= Aim of the exercise =
From the article below on Hawaii's economic outlook, write out word for word the stretch that begins at the words "The visitor shock" and stops after "of low traffic.".

WAILEA - Bank of Hawaii chief economist Paul Brewbaker thinks everybody - including the people he works for - have overdone it with economic pessimism, The Maui News reported today.

Not that there aren't real problems, Brewbaker told a breakfast meeting of invited Bankoh customers Thursday at the Grand Wailea Resort Hotel & Spa. He stepped off the plane from Honolulu to be greeted with a Maui News headline that the visitor count was down 22 percent in July. However, he said, he stayed up late to get the release of the national gross domestic product number for the second quarter, and it's up 3.3 percent.

"I don't know what kind of a recession has a 3.3 percent growth rate," he said.

Over the last eight quarters, national GDP has fluctuated between 0 and 4 percent - barely dipping below 0 in the last quarter of 2007.

So the question becomes, when does the recovery start? Soon, Brewbaker believes, although he's having a hard time getting anybody to agree with him.

"I work for people who think there is a recession going on," he said.

"Turn off the TV," he recommends and wait for the actual numbers. "This thing (the idea that a recession is under way) is in people's heads. The reality doesn't matter at this point. . . .

"We're bombarded with all this information, much of which is spurious and most of which is redundant. Just turn off the TV and you'll be fine."

Turning the numbers into graphs, Brewbaker says he sees something that looks similar to what happened in Hawaii after the attacks of Sept. 11, 2001. Visitor arrivals went down then, but over a period of about two years they came back.

As for the credit shock, the graph there looks similar to what happened when several bubbling Asian economies burst in the late '90s. Again, after about two years, the spike had disappeared.

He dates the shock in the credit markets to last August, so we're already about halfway through the work through.

The visitor shock came at the end of April, when Aloha and then ATA airlines folded. Brewbaker says he had already been predicting a slowdown from 2007 (a record year for tourism), but he hadn't expected the Aloha failure.

Taking these and several other hints, he says he expects a return to better times by the end of 2009. Between now and then, "it will be challenging."

A question mark is air lift. Maui and the Big Island felt the failure of Aloha and ATA more than Oahu. The difficulty of finding aircraft and financing and the high cost of petroleum will restrain new entrants, but he predicts that about half the lost seats will be recovered next year.

Eventually, vacationers will "figure out they're getting a bargain" and start traveling again. Resorts will have to decide whether to try to advance that impression by cutting prices or hold firm and endure a longer period of low traffic.

"It's still Maui. Eventually people are going to want to come back here."

A more recondite calculation suggests that the residential real estate slump is nearing its bottom and might soon turn up - in California.

= Supplied data =
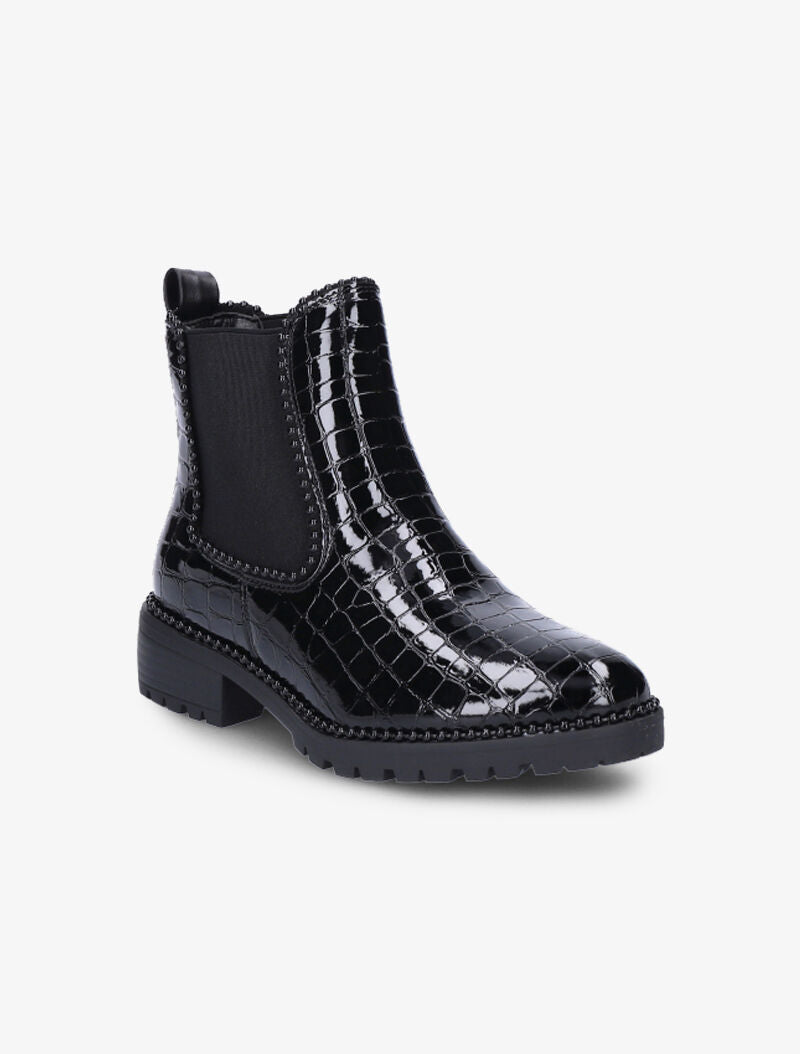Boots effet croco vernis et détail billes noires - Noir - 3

--

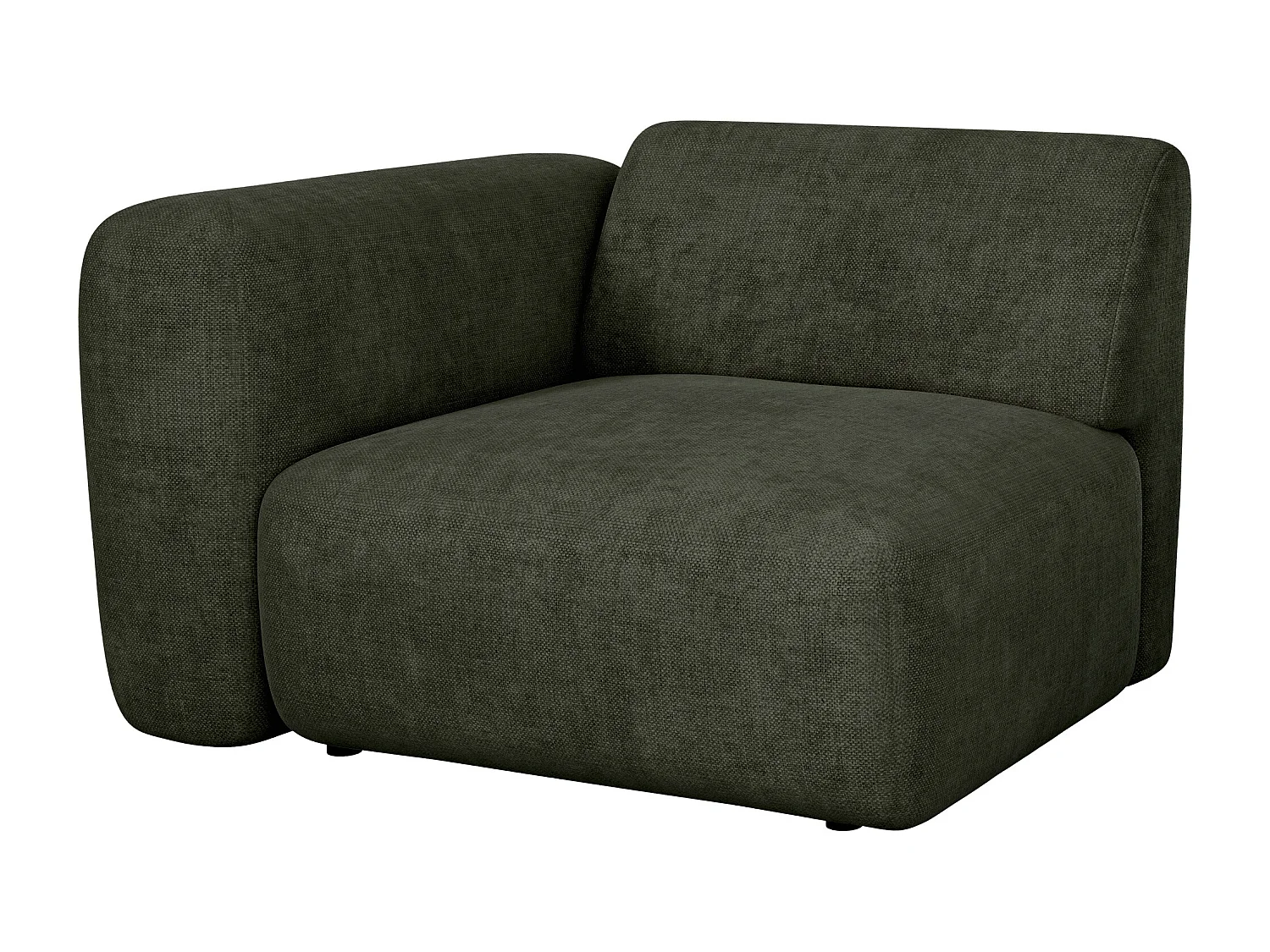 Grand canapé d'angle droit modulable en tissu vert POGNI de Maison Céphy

* * *

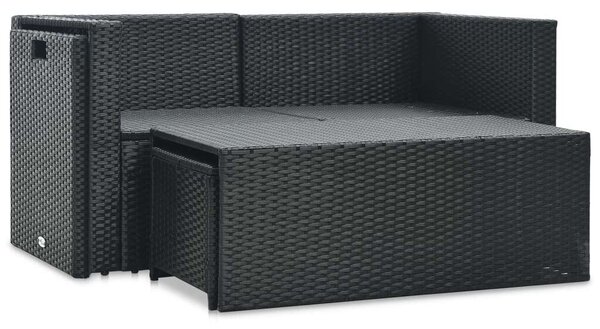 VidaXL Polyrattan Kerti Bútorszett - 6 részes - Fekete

= Final answer =
The visitor shock came at the end of April, when Aloha and then ATA airlines folded. Brewbaker says he had already been predicting a slowdown from 2007 (a record year for tourism), but he hadn't expected the Aloha failure.

Taking these and several other hints, he says he expects a return to better times by the end of 2009. Between now and then, "it will be challenging."

A question mark is air lift. Maui and the Big Island felt the failure of Aloha and ATA more than Oahu. The difficulty of finding aircraft and financing and the high cost of petroleum will restrain new entrants, but he predicts that about half the lost seats will be recovered next year.

Eventually, vacationers will "figure out they're getting a bargain" and start traveling again. Resorts will have to decide whether to try to advance that impression by cutting prices or hold firm and endure a longer period of low traffic.